The empathetic Carla Gugino gives her all as Ellen, a saint of a woman with boundless patience who takes on life’s hard luck with a kind smile. After giving up her career as a fashion designer to become caretaker for a dying mother, she’s then forced to reinvent herself once more when her caretaker role ends. That catches us up to the events of Lockbox, where Ellen is asked to take in a cousin she hasn’t seen in quite some time who’s dealing with severe PTSD.
Just as Ellen finally establishes a real connection with Winthrop (Lou Taylor Pucci), it’s interrupted by the arrival of peculiar neighbor Vahna (Katharine Isabelle), who spells clear trouble. When Vahna shows up dead, it sets in motion a supernatural battle of possession.

Image Credit: Aura entertainment
Director Daniel Stamm (The Last Exorcism, Prey for the Devil) and screenwriter Justin Yoffe approach Lockbox in the broadest of brushstrokes, dooming it from the start with clunky storytelling and woefully underdeveloped themes of heady topics like PTSD. Winthrop is a character that comes loaded with emotional baggage and trauma that’s piled on throughout his tragic life, but much like its title, his interiority and history are treated like a tightly guarded secret meant to prolong the supernatural mystery.
The problem here, though, is that Lockbox is too sparse to sustain mystery at all, and it instead robs Winthrop of characterization. It winds up trapping the talented Pucci without anywhere to go, toggling between wounded animal and mentally disoriented.
From there, Lockbox bounds through plot developments without any sense of stakes or purpose, peppered by a smattering of haphazard paint-by-numbers jump scares. The only unwavering constant is Ellen’s resolute faith, and Stamm seems to leave it entirely to Gugino to guide confused audiences through this inconsequential story right up until its supernatural climax.

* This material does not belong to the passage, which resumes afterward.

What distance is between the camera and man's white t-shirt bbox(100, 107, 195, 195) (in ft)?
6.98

Image Credit: Aura entertainment
To give more credit, Lockbox at least injects an unconventional exorcism here; just don’t expect much in the way of explanation. When the film finally reveals the meaning behind its title, it dangles a fascinating carrot it has zero interest in delivering. More than a severe lack of fleshing out its characters beyond plot drivers or devices, this faith-based flick also seems terrified to offer any worldbuilding whatsoever.
Yoffe’s script stretches the short story beyond its means instead of fleshing it out, and Stamm fills out the gaps with cheap CGI scares and overwrought performances; Isabelle’s Vahna is beyond cartoonish in her villainy. It’s also pretty nonsensical, treating only Ellen’s faith with the utmost sincerity and largely squandering its typically reliable talent. So much so that the final imagery, pure sunkissed saccharine sentimentality, leaves you with the feeling that this horror movie might be better suited as an entry in Chicken Soup for the Soul.
Lockbox releases in select theaters on July 3, 2026.